Scientific classification
- Kingdom: Animalia
- Phylum: Chordata
- Class: Mammalia
- Order: Rodentia
- Family: Cricetidae
- Subfamily: Neotominae
- Genus: Peromyscus
- Species: P. slevini
- Binomial name: Peromyscus slevini Mailliard, 1924

= Slevin's mouse =

- Genus: Peromyscus
- Species: slevini
- Authority: Mailliard, 1924
- Conservation status: CR

Species of rodent

Slevin's mouse (Peromyscus slevini), also known as the Catalina deermouse, (Note: Not to be confused with Peromyscus maniculatus catalinae, an endemic deermouse subspecies on Santa Catalina Island, California) is a species of rodent in the family Cricetidae. It is a species of the genus Peromyscus, a closely related group of New World mice often called "deermice". It is endemic to Isla Santa Catalina off the east coast of Baja California Sur, an island with an area of about 40 km2, and it is the only native mammal on the island.
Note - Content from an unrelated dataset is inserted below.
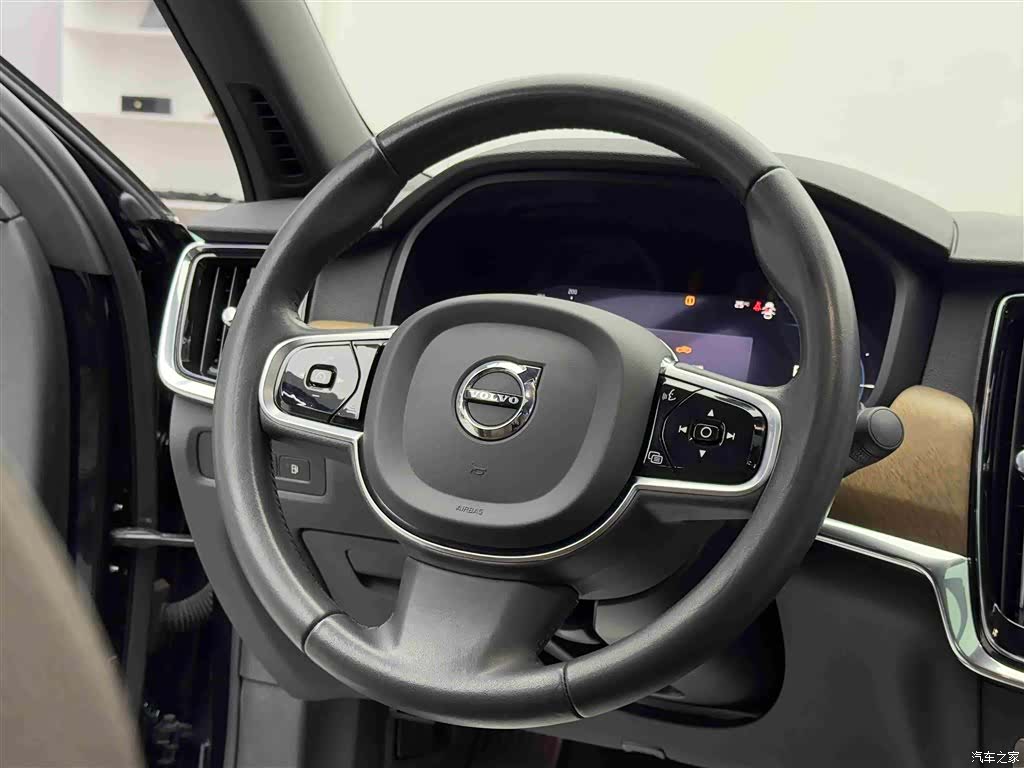 Volvo S90, 2022 11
It is named for Joseph Slevin, a curator at the California Academy of Sciences.

Slevin's mouse is a large-bodied mouse, measuring about 21 cm in total length, of which 10 cm are the tail. They have pale cinnamon fur, mixed with dusky hairs, over the body, head, and flanks, with near-white underparts. They appear very similar to the related California mouse, but are paler in color and slightly larger. However, it may be most closely related to the North American deer mouse.

The species is threatened by competition with the introduced Northern Baja deer mouse, which was probably introduced by local fishermen.